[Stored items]
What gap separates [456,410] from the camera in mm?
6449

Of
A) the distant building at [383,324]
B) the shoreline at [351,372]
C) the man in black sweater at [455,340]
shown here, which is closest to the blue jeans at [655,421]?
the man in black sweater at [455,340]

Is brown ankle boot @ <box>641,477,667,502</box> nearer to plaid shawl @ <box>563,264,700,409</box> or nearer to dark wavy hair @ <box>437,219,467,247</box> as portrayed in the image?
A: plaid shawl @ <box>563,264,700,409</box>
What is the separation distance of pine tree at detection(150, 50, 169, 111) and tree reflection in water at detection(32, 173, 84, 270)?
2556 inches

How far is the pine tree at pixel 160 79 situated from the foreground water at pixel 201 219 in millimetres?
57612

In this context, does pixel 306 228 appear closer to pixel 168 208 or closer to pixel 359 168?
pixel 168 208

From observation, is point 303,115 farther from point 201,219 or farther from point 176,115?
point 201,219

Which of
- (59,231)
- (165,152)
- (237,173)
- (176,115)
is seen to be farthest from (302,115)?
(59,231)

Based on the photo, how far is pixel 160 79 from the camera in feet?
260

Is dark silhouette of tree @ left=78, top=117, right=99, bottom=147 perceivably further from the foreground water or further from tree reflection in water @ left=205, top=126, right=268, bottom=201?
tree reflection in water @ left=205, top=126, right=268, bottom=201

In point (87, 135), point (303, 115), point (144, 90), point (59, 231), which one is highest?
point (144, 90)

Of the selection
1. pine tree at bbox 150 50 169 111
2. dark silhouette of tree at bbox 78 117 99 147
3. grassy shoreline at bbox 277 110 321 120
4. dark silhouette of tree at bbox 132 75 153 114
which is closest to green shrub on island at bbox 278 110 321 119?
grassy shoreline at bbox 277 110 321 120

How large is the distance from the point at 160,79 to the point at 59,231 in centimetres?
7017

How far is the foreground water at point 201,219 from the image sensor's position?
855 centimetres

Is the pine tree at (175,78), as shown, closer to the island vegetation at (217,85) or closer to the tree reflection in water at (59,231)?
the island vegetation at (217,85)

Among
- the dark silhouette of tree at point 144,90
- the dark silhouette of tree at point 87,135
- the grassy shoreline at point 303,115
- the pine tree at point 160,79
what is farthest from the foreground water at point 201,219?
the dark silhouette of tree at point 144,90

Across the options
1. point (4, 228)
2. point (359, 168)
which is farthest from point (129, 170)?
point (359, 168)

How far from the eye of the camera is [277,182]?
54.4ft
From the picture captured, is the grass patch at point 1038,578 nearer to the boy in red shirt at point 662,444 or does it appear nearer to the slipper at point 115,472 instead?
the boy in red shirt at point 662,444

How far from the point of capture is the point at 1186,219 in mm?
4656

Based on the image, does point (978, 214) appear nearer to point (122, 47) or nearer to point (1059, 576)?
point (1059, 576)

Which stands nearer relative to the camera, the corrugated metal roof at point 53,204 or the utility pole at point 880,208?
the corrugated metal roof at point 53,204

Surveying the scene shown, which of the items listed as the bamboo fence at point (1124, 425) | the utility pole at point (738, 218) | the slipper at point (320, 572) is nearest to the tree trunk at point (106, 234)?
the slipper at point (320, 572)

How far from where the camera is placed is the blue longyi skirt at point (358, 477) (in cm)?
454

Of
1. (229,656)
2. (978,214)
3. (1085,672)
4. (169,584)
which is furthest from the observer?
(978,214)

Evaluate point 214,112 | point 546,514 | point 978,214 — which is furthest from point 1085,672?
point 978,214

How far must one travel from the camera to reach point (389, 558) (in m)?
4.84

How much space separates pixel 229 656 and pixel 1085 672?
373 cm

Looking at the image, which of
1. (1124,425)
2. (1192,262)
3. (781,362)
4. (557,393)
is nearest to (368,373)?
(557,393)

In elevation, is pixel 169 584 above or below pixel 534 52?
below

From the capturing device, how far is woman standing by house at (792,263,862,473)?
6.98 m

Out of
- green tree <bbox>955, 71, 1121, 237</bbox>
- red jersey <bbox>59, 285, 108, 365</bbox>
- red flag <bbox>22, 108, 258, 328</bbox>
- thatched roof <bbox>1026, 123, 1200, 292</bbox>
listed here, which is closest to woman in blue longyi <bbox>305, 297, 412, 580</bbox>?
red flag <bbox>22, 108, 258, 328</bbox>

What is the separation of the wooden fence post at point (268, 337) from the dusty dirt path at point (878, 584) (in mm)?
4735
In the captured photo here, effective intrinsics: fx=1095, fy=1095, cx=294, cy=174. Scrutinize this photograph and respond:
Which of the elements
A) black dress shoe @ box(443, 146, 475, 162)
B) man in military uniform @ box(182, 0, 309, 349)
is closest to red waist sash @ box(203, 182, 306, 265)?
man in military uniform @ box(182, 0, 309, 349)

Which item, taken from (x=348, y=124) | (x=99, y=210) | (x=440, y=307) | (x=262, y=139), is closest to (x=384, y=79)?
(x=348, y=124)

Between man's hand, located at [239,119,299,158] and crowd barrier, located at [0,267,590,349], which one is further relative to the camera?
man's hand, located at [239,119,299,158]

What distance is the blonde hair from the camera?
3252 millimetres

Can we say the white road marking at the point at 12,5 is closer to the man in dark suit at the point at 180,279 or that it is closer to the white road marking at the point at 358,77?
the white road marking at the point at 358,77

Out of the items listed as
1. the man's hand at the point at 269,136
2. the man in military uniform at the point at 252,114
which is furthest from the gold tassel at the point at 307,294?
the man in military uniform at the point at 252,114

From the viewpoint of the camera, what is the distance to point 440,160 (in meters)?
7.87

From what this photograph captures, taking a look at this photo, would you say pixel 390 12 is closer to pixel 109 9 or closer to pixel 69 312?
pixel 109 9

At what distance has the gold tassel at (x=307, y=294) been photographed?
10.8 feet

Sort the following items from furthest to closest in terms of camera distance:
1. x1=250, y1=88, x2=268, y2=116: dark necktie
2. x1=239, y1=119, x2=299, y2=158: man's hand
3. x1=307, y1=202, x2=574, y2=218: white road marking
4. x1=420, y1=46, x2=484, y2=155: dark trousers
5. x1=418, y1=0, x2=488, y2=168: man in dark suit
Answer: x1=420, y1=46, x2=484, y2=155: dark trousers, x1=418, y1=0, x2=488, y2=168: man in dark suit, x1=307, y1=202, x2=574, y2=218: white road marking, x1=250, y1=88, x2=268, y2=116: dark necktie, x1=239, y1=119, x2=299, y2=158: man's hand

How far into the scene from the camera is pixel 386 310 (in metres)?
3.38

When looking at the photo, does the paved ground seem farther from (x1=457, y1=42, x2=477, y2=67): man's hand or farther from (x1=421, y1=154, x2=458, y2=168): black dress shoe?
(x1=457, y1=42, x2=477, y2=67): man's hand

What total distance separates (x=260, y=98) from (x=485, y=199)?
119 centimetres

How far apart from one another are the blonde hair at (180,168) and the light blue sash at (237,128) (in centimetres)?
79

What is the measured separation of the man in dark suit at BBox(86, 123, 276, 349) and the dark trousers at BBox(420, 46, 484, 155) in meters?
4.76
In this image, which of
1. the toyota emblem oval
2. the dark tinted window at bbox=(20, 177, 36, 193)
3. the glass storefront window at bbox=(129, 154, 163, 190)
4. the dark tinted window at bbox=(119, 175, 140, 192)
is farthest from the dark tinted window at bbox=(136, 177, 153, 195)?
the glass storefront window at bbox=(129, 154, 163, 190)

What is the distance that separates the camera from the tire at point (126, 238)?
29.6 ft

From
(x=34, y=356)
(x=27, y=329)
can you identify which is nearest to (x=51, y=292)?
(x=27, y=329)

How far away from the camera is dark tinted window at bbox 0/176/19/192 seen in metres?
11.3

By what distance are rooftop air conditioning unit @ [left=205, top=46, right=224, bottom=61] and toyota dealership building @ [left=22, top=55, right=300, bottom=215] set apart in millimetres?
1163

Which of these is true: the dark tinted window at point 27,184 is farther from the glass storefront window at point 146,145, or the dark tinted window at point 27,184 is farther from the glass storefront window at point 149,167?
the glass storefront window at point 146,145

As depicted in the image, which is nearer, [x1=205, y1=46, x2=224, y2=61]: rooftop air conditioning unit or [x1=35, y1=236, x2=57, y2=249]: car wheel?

## Stated goal
Reproduce verbatim everything from the line containing "Based on the photo, how" down to the line containing "855 centimetres", with both of those lines included.

## Full output
Based on the photo, how far is pixel 160 79 from the camera in feet?
260

Is dark silhouette of tree @ left=78, top=117, right=99, bottom=147 perceivably further from the foreground water or further from tree reflection in water @ left=205, top=126, right=268, bottom=201?
tree reflection in water @ left=205, top=126, right=268, bottom=201

In point (87, 135), point (303, 115), point (144, 90), point (59, 231), which one is highest?
point (144, 90)

Of the selection
1. pine tree at bbox 150 50 169 111
2. dark silhouette of tree at bbox 78 117 99 147
3. grassy shoreline at bbox 277 110 321 120
4. dark silhouette of tree at bbox 132 75 153 114
which is closest to green shrub on island at bbox 278 110 321 119?
grassy shoreline at bbox 277 110 321 120

How large is the distance from the point at 160,79 to the point at 59,231 in centimetres?
7017

How far is the foreground water at point 201,219 from the image sensor's position?
855 centimetres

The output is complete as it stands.